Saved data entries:
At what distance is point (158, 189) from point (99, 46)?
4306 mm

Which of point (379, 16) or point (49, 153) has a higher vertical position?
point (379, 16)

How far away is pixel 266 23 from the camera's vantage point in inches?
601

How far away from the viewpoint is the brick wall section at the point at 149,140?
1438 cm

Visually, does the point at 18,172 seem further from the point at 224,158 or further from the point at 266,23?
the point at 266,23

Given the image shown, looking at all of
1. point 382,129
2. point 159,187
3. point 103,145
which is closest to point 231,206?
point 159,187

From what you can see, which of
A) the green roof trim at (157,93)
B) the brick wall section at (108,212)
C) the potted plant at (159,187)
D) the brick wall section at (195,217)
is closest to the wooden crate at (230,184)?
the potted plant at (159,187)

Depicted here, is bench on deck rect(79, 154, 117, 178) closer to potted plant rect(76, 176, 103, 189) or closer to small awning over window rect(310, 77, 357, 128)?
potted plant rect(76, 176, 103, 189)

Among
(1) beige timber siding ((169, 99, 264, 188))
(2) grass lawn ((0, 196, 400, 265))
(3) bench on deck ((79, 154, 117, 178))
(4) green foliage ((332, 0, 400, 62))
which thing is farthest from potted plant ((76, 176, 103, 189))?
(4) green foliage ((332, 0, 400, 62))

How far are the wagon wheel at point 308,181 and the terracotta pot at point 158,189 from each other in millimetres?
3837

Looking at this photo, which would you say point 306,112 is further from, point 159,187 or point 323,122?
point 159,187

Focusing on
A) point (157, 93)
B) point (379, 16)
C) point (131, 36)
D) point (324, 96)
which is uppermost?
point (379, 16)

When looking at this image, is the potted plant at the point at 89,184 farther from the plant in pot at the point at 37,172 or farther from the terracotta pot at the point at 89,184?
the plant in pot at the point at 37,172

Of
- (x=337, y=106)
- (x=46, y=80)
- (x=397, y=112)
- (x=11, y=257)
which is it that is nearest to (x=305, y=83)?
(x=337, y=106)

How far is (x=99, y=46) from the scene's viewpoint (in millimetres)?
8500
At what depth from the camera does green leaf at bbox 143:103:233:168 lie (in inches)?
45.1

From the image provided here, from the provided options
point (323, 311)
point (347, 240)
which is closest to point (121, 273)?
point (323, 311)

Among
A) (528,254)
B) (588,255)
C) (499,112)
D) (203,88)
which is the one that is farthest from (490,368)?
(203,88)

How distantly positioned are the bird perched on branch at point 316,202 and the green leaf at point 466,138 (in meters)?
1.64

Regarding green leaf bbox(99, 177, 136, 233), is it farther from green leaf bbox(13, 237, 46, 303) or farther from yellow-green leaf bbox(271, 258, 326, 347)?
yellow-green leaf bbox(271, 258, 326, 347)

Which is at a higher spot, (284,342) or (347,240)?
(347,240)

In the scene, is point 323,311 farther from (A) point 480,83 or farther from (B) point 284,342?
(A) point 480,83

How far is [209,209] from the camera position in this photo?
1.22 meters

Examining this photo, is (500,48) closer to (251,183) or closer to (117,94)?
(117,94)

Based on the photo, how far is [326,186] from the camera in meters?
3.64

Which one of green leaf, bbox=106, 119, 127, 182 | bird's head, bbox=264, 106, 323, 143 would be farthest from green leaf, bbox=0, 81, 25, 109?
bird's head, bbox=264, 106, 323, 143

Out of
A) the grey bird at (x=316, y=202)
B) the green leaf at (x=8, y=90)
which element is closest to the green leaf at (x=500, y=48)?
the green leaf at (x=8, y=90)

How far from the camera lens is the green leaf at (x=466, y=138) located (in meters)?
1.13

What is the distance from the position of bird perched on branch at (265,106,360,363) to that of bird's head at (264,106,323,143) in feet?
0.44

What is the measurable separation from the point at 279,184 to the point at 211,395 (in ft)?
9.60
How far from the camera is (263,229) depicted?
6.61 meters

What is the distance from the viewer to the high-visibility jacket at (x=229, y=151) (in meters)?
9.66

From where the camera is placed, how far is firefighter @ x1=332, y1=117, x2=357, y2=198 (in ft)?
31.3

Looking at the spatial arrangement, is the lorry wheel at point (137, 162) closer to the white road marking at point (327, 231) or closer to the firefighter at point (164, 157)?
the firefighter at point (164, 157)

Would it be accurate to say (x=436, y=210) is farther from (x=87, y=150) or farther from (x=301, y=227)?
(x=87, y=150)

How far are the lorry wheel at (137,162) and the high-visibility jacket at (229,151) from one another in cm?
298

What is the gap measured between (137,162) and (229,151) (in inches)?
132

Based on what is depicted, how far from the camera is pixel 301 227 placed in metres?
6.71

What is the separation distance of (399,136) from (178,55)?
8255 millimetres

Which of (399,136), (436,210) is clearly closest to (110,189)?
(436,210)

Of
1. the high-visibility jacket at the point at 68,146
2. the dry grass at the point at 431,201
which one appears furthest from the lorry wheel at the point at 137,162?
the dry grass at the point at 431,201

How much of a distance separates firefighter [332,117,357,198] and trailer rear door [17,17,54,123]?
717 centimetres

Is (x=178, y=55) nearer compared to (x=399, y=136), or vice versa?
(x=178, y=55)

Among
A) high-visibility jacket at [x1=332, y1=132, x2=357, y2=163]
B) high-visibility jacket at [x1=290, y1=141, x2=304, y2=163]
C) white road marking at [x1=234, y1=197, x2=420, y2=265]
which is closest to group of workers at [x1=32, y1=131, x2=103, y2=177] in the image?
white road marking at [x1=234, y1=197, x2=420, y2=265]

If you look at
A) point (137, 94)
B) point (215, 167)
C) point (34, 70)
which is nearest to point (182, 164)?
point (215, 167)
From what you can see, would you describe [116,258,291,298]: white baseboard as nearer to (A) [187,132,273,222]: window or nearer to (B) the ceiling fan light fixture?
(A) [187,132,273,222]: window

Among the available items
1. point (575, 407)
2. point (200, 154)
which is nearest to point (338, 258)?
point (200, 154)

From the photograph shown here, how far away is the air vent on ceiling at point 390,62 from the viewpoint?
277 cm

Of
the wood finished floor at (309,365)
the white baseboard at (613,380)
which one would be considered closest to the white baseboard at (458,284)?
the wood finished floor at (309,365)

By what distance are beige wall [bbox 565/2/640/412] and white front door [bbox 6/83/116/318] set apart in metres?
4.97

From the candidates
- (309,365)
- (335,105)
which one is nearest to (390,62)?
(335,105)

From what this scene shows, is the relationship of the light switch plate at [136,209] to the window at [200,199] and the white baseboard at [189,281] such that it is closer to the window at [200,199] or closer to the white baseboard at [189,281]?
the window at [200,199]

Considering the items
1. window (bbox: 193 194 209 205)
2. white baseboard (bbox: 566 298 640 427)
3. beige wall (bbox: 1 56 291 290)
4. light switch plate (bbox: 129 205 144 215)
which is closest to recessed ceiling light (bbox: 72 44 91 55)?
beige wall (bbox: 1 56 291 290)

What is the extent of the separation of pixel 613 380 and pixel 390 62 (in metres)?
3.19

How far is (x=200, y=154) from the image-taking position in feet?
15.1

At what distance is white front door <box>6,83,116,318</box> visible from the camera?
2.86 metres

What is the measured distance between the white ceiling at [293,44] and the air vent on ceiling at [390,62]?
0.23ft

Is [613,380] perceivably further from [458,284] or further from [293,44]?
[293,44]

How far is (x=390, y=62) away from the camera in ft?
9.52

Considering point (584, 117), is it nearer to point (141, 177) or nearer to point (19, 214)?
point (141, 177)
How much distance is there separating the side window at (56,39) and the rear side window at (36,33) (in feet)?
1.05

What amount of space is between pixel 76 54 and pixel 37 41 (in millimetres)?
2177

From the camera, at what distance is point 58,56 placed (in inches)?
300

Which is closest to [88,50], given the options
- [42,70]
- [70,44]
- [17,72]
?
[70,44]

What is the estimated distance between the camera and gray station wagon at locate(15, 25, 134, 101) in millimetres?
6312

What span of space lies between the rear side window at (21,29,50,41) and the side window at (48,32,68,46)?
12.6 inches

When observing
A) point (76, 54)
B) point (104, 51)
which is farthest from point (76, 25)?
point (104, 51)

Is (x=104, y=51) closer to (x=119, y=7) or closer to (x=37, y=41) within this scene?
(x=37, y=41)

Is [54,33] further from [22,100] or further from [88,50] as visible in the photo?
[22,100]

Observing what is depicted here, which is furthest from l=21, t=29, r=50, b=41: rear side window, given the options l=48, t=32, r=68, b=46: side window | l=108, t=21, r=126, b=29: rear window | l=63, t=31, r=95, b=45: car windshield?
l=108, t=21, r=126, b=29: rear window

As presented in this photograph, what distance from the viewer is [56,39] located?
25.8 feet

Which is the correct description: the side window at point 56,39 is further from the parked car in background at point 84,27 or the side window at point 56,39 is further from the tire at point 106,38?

**PROBLEM DESCRIPTION**
Would you quote, exactly and only, the lines from the one containing "How much distance" to the end of the entries?

**EXERCISE ANSWER**
How much distance is there separating the side window at (56,39) and the rear side window at (36,33) (in feet)?
1.05

What amount of space is between pixel 76 54 and pixel 37 41 (in millimetres)?
2177

From the camera, at what distance is point 58,56 placed (in inches)?
300

Which is closest to [88,50], given the options
- [42,70]
- [70,44]
- [17,72]
?
[70,44]

What is the estimated distance between the camera and gray station wagon at locate(15, 25, 134, 101) in millimetres?
6312

What span of space lies between the rear side window at (21,29,50,41) and the side window at (48,32,68,46)?
12.6 inches

When observing
A) point (76, 54)
B) point (104, 51)
which is farthest from point (76, 25)?
point (104, 51)

Is (x=104, y=51) closer to (x=119, y=7) or closer to (x=37, y=41) within this scene?
(x=37, y=41)

Is [54,33] further from [22,100] or further from [88,50] as visible in the photo?
[22,100]

Observing what is depicted here, which is furthest from l=21, t=29, r=50, b=41: rear side window, given the options l=48, t=32, r=68, b=46: side window | l=108, t=21, r=126, b=29: rear window | l=63, t=31, r=95, b=45: car windshield?
l=108, t=21, r=126, b=29: rear window

As presented in this photograph, what distance from the viewer is [56,39] located?
25.8 feet

Which is the correct description: the side window at point 56,39 is further from the parked car in background at point 84,27 or the side window at point 56,39 is further from the tire at point 106,38?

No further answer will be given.